### Petunjuk Latihan
Tuliskan lanjutan tulisan tentang terpilihnya kembali Haedar Nashir sebagai Ketua Umum Muhammadiyah, dimulai setelah kalimat terakhir yang ditampilkan.

Terpilihnya Haedar Nashir
"Kepemimpinan di Muhammadiyah kolektif kolegial, sebagai ketua umum saya hanya sejengkal didepankan dan seinci ditinggikan" --Haedar Nashir
Terpilihnya kembali Haedar Nashir sebagai Ketua Umum mengingatkan pada ucapan Beni Pramula (Ketua Umum DPP IMM 2014-2016) bahwa kepemimpinan di Muhammadiyah perlu sedikit karakternya M. Amien Rais, Ahmad Syafii Maarif, serta Din Syamsuddin. Perpaduan antara negarawan, ulama, dan akademisi. Di mana sejauh ini sosok tersebut ada pada Haedar Nashir.
Latar belakang keluarga santri dengan ayah seorang kyai, serta pernah mengenyam pendidikan pesantren membuat keulamaan Haedar tak diragukan. Demikian pula jejak akademiknya, meraih gelar magister dan doktor di Universitas Gajah Mada (UGM), menjadi dosen sejak tahun 1992, hingga dikukuhkan sebagai guru besar tahun 2019 di Universitas Muhammadiyah Yogyakarta (UMY).
Sementara kenegarawanannya tampak dari sikap dalam menghadapi setiap persoalan. Ketika ramai seorang menteri yang mengklaim salah satu kementerian ditujukan khusus untuk ormas tertentu, Haedar berbicara mengajak para pejabat agar akil baligh dalam bernegara. Termasuk ketegasan dalam merespon narasi Islamofobia yang masih berkembang di Indonesia.

### Informasi yang Tersedia
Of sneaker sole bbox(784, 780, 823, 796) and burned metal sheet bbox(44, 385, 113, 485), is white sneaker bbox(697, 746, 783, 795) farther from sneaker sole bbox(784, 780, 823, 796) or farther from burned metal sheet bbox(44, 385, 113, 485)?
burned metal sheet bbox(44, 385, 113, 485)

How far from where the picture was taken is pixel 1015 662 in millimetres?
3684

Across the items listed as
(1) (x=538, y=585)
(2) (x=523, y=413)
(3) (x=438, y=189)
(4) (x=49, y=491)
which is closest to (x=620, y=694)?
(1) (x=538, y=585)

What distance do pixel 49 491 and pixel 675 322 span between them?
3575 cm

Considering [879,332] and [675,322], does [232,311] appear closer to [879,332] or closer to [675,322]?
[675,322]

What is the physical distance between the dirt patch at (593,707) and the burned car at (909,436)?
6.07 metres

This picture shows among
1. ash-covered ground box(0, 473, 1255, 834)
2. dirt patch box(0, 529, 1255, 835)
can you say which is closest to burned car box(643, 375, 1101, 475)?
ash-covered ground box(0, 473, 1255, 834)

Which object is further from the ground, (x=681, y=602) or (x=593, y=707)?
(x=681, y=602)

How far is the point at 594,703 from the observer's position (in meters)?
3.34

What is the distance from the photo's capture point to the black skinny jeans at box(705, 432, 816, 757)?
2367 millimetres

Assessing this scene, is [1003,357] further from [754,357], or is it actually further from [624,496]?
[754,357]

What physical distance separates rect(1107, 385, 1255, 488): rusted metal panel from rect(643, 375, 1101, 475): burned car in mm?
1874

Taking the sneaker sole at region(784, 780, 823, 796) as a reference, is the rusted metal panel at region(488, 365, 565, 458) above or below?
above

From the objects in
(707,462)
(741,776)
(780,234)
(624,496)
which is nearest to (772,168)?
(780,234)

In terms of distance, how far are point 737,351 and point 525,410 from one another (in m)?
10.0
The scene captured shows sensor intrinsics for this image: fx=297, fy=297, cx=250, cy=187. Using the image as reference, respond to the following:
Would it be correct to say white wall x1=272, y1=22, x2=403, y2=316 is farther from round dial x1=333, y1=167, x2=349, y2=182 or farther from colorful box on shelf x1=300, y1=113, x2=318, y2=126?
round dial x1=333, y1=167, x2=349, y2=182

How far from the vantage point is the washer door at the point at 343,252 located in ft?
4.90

### Hasil Tugas
Namanya juga dipuji oleh intelektual Yudi Latif karena mampu memainkan peran penting sebagai seorang moderat autentik. Di tengah gempita polarisasi politik, Haedar Nashir sering tampil ke ruang publik menjadi figur teladan mengajak elite dan seluruh warga bangsa agar beranjak ke tengah, menghentikan pertikaian, serta tak terpecah belah karena kontestasi politik elektoral lima tahunan.
Sikap tengahan Haedar menurut Yudi Latif, bukan tengah tanpa prinsip melainkan sikap tengahan yang benar, berada di orbit yang proporsional. Yang dengan itu posisinya sebagai lembaga persyarikatan tidak jatuh terjerembab sebagai organisasi politik, sebab organisasi masyarakat memang harus menjaga jarak dari politik, sehingga dengan cara itu marwah organisasi yang dipimpinnya bisa tetap terjaga.